───── Dataset rows
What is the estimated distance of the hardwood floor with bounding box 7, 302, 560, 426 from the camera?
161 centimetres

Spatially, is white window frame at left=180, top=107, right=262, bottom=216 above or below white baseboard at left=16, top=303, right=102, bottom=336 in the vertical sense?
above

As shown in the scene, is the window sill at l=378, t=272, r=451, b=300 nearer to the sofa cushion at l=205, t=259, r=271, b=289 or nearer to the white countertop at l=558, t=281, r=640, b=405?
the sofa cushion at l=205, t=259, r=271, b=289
──────────
───── Dataset rows
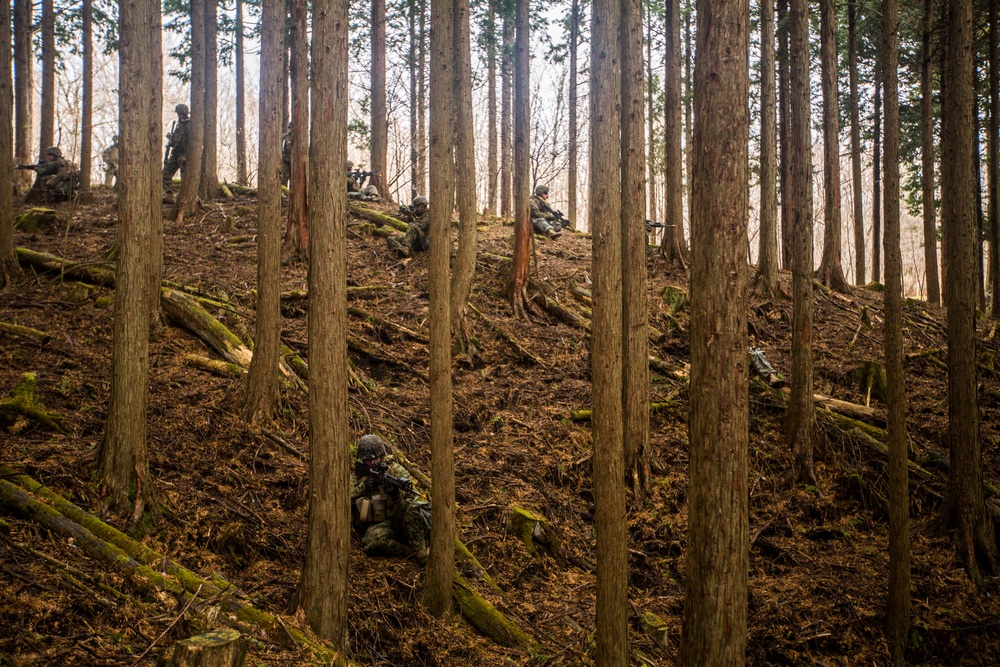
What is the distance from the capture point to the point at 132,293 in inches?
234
──────────
───── Dataset rows
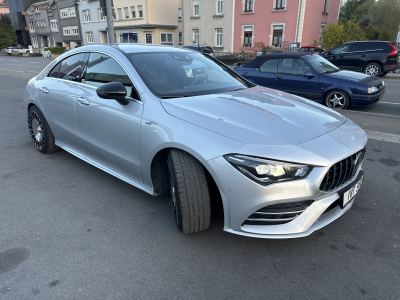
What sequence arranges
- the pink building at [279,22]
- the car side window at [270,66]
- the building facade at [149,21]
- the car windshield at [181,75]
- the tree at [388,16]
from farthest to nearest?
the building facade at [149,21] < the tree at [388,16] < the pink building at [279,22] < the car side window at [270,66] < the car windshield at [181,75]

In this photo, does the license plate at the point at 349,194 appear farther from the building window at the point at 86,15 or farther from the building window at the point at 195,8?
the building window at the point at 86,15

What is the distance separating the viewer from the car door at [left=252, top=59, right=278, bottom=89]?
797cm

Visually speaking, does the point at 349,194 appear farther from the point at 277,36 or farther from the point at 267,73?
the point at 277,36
──────────
▶ **Your goal**
Count the lines in the data above that contain the string "bottom", and reply with the number alone.

▶ **Solution for this problem**
2